The tradition descending from Frege and Russell has typically treated theories of meaning either as theories of meanings (propositions expressed), or as theories of truth conditions. However, propositions of the classical sort don't exist, and truth conditions can't provide all the information required by a theory of meaning. In this book, one of the world's leading philosophers of language offers a way out of this dilemma.Traditionally conceived, propositions are denizens of a "third realm" beyond mind and matter, "grasped" by mysterious Platonic intuition. As conceived here, they are cognitive-event types in which agents predicate properties and relations of things--in using language, in perception, and in nonlinguistic thought. Because of this, one's acquaintance with, and knowledge of, propositions is acquaintance with, and knowledge of, events of one's cognitive life. This view also solves the problem of "the unity of the proposition" by explaining how propositions can be genuinely representational, and therefore bearers of truth. The problem, in the traditional conception, is that sentences, utterances, and mental states are representational because of the relations they bear to inherently representational Platonic complexes of universals and particulars. Since we have no way of understanding how such structures can be representational, independent of interpretations placed on them by agents, the problem is unsolvable when so conceived. However, when propositions are taken to be cognitive-event types, the order of explanation is reversed and a natural solution emerges. Propositions are representational because they are constitutively related to inherently representational cognitive acts.Strikingly original, What Is Meaning? is a major advance.
Scott Soames is a professor of philosophy at the University of Southern California. He specializes in the philosophy of language and the history of analytic philosophy.
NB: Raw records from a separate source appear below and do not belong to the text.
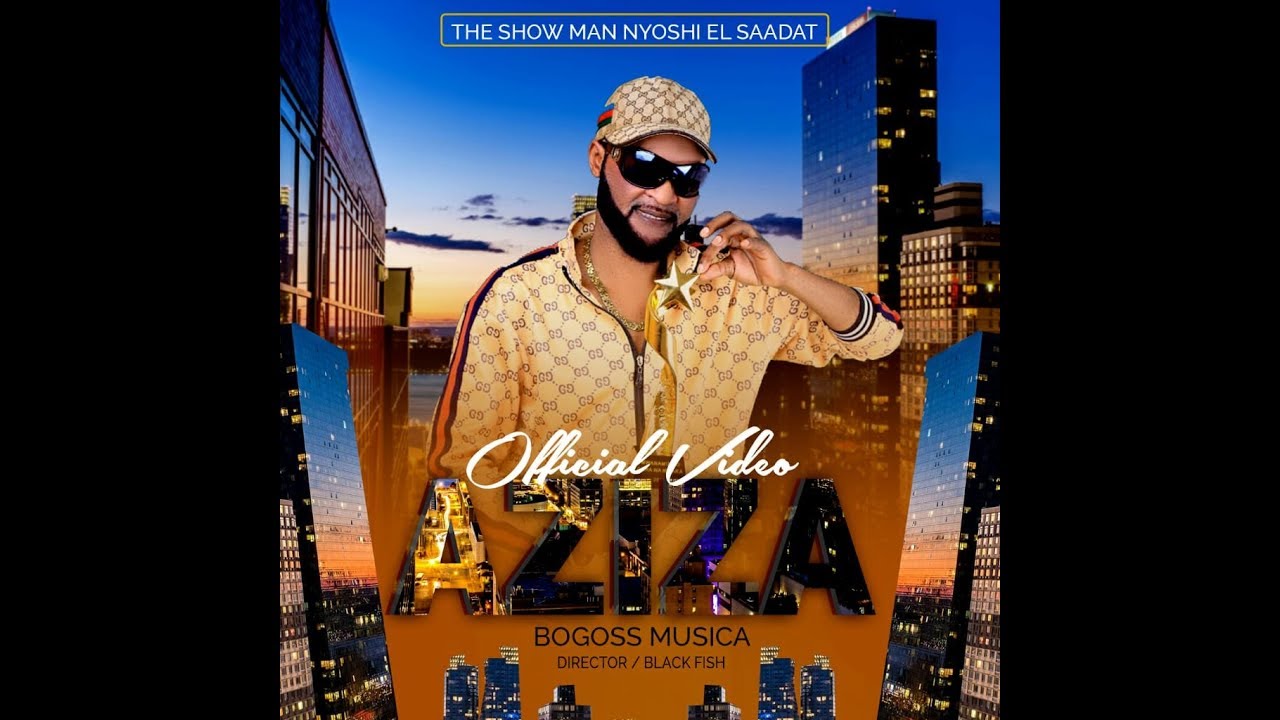 Watch NYOSHI EL SAADAT AND BOGOSS MUSICA-AZIZA (OFFICIAL VIDEO) on YouTube Watch NYOSHI EL SAADAT AND BOGOSS MUSICA-AZIZA (OFFICIAL VIDEO) on YouTube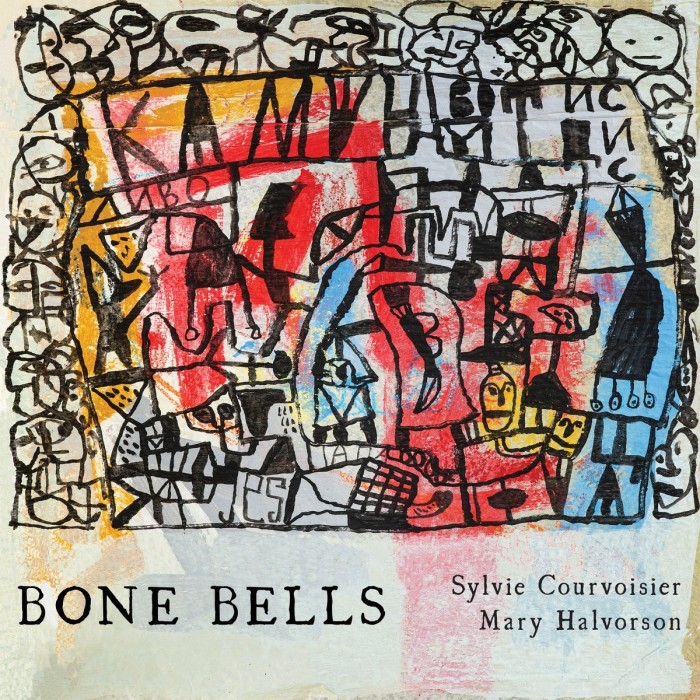 Sylvie Courvoisier & Mary Halvorson - Bone Bells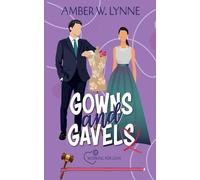 Gowns & Gavels: A Sweet, Secret Identity, High Fashion Legal Romance: 4 (Working for Love)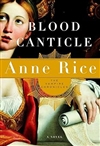 Blood Canticle | Rice, Anne | Signed First Edition Book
I’ve already read What is Life? Now also What is Meaning? I still have to read What is The? What is Is? and What is What? Because breaking things is what one does when trying to understand what things are. Maybe that’s why we don’t understand what is the meaning of them all.
A wonderful, little book. A very convincing sketch of what Soames calls 'the cognitive-realist view' of propositions, viz. the view that propositions are entities the structure of which mirrors syntax, which are essentially characterized by their bearing a cognitive relation to those agents that take them to be meaningful. A few concerns linger that are left unaddressed: does this view have any implications for semantic externalism? or: this book is clearly aimed at characterizing semantic meaning, but what about pragmatics? Lastly, although (in my opinion) the objections to Frege's and Russell's respective meaning ontologies are on point, Soames's treatment of Davidson seems less patient.